Task objective
Stop after the line with "[camera trap, volunteer-labeled]"; until then, please copy every line of the records word for word from the first.

Data extracts
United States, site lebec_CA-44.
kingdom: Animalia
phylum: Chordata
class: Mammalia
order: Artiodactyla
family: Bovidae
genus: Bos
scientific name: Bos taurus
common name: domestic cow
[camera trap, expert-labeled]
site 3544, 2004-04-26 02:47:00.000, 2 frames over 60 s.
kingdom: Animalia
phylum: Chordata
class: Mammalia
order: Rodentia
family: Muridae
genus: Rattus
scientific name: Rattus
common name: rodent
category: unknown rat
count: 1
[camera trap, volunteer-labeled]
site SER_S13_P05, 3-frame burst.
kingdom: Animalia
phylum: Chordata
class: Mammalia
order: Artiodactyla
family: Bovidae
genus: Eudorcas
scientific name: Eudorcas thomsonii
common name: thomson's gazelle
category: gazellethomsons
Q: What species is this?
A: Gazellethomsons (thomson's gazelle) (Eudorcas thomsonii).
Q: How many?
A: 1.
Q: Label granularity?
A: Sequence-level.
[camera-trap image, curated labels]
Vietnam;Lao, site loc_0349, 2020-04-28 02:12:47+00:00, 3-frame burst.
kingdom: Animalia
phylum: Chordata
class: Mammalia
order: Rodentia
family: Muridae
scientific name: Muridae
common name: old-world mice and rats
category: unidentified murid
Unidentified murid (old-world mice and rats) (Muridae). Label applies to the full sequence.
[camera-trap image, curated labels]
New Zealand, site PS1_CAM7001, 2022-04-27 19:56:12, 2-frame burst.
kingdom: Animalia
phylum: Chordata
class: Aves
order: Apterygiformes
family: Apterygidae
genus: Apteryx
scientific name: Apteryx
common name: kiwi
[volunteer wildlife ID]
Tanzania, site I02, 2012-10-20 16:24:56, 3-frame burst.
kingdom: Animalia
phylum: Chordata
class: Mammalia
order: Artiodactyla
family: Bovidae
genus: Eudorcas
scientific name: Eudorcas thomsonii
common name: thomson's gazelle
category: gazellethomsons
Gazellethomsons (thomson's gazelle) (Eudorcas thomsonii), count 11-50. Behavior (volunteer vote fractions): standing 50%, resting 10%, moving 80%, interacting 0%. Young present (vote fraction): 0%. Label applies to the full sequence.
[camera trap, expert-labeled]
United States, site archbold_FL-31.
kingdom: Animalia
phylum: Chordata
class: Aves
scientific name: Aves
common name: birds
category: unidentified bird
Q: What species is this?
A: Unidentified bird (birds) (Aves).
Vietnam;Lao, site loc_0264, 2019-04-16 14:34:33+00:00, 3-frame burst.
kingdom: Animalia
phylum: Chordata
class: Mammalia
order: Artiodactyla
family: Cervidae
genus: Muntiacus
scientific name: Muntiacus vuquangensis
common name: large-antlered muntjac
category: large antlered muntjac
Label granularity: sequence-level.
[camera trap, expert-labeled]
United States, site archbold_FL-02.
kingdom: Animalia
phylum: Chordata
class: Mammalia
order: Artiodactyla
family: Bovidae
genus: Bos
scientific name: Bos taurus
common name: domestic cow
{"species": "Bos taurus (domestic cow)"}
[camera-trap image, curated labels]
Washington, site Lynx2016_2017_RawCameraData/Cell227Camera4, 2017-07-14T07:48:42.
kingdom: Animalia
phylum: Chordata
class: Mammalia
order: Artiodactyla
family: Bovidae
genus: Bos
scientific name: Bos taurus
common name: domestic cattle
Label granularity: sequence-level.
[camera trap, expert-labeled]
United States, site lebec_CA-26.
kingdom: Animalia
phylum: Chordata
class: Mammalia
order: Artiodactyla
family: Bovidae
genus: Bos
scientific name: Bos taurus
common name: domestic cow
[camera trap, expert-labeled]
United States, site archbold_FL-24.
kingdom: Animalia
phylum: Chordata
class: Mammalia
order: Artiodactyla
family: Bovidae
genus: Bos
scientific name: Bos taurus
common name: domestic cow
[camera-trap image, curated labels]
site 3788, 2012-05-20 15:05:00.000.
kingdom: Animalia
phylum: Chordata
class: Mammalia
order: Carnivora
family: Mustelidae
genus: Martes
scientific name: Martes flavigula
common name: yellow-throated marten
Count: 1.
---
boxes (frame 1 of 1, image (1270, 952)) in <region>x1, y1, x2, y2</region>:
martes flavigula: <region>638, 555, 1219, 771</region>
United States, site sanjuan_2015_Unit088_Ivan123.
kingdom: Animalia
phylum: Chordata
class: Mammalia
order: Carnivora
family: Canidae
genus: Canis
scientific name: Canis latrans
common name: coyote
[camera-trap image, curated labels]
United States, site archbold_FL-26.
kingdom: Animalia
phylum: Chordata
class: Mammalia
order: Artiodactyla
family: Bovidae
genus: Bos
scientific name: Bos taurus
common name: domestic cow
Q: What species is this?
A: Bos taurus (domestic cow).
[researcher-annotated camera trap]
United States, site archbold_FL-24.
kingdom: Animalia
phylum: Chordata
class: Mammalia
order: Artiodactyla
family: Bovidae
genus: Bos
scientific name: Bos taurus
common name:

Written reply
United States, site lebec_CA-44.
kingdom: Animalia
phylum: Chordata
class: Mammalia
order: Artiodactyla
family: Bovidae
genus: Bos
scientific name: Bos taurus
common name: domestic cow
[camera trap, expert-labeled]
site 3544, 2004-04-26 02:47:00.000, 2 frames over 60 s.
kingdom: Animalia
phylum: Chordata
class: Mammalia
order: Rodentia
family: Muridae
genus: Rattus
scientific name: Rattus
common name: rodent
category: unknown rat
count: 1
[camera trap, volunteer-labeled]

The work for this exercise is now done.